The Internet of Things Is Here…but Do Consumers Care?

Welcome to the Internet of Things – or IoT as it’s known. The potential impact of IoT cannot be underestimated. The amount of data being generated annually by the growing IoT network is predicted to skyrocket to 44 zettabytes by 2020. For reference, one zettabyte is equal to a billion terabytes. Forty-four zettabytes is a huge number when you consider that by 2013 humanity had only created a total of 2.7 zettabytes (from zero). One of the most fundamental steps in the evolution of the Internet is that objects, devices, and sensors are now and will continue to be connected to the Internet in the future. But, what about average consumers – how ready are they to adopt IoT devices or services?

Only 16 Percent of U.S. Adults Know What IoT Is

There’s a lot of talk about IoT in the tech community, but the truth is that the vast majority of consumers don’t understand what IoT is. Case in point? Per the chart below, only 16 percent of U.S. adults know what IoT is about and can provide a reasonable explanation for it. Nearly 50 percent of U.S. adults have never even heard of IoT, and about 30 percent of U.S. adults have heard about IoT, but can’t explain what it is. Does this matter? Not necessarily. Everyday consumers don’t need to understand how the technology works or how things connect together to be interested in IoT-related services for their specific needs.

What IoT Services Are Most Interesting to Consumers?

Smart Home-related services (as a group) have the highest interest among consumers, followed by a variety of services best categorized as Connected Devices (Smart City, Connected Car and Wearables). Connected Health, as a category, is at the bottom in terms of the potential for short-term adoption. The popularity of Smart Home-related services is high, but that’s partially because many of the use cases are incrementally and radically new.

The chart below gives an overview of the top services powered by IoT, and consumers’ interest in them. The x-axis represents the potential number of people interested in using a service in the short-term, and the y-axis represents their level of interest.

Likelihood of Adopting New IoT Devices

Running a company that’s IoT device-related? You’d do well to consider the chart below, which depicts consumers’ short-term interest in purchasing new devices.
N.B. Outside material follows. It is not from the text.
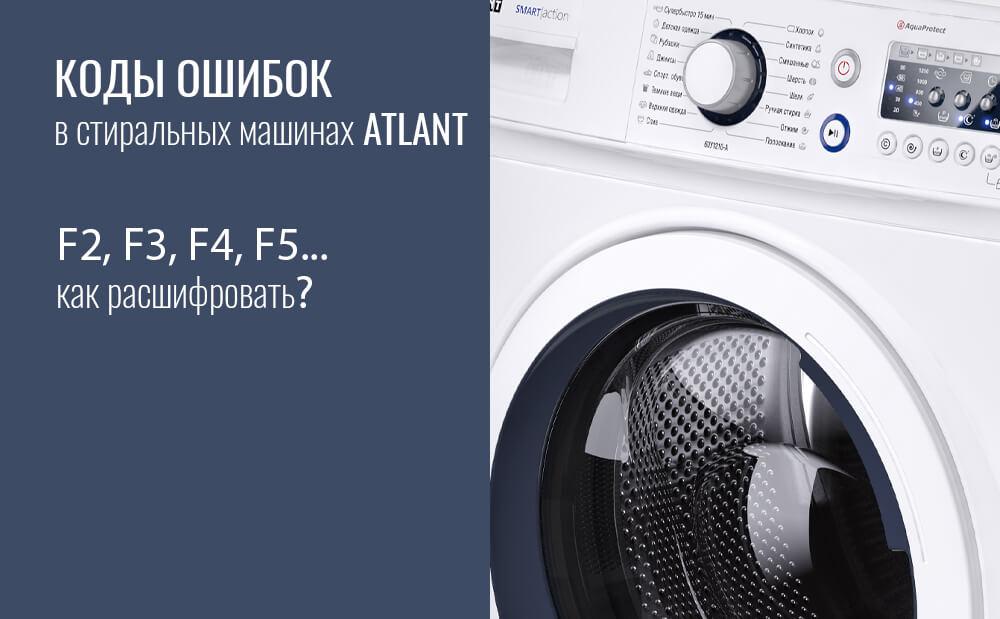 Коды ошибок в стиральных машин ATLANT-1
Interestingly, more than 30 percent of U.S. adults are very interested in purchasing wireless streaming media devices (like Chromecast). As a comparison, that’s about twice the number of people who are very interested in purchasing smart watches. The top device categories after wireless streaming devices are all related to home audio entertainment and home security. All these relate to the Smart Home, which is currently the top application area for consumer-facing IoT services. Also notable is the low interest towards digital goggles or glasses, which won’t reach mass market level adoption anytime soon. The Google Glass project didn’t just stop because of all the “Glasshole” controversy; it stopped because close to 50 percent of consumers are highly unlikely or unlikely to buy them.

 
Likelihood of Adopting New IoT Devices
Future of IoT

Despite demand and interest, most IoT services are not consumer-ready or even available for use. Roughly 60 percent of current IoT systems are proprietary and are meant for industrial or business use – not for consumers. This doesn’t encourage mass-market adoption of IoT services. Security, privacy and credibility issues all need to be addressed as well, otherwise the development of the IoT consumer market might freeze. We need standards, open platforms, APIs, and better capabilities for small and big companies to create better services more quickly for consumers. If not, the IoT industry will remain too focused on industrial application areas. Companies like Google (which acquired NEST), the major carriers, chipset companies, and network equipment vendors need to work together in ensuring that the innovation around consumer-facing IoT services and applications accelerates. When that happens, we’ll see a vibrant IoT ecosystem similar to today’s smartphone app ecosystem.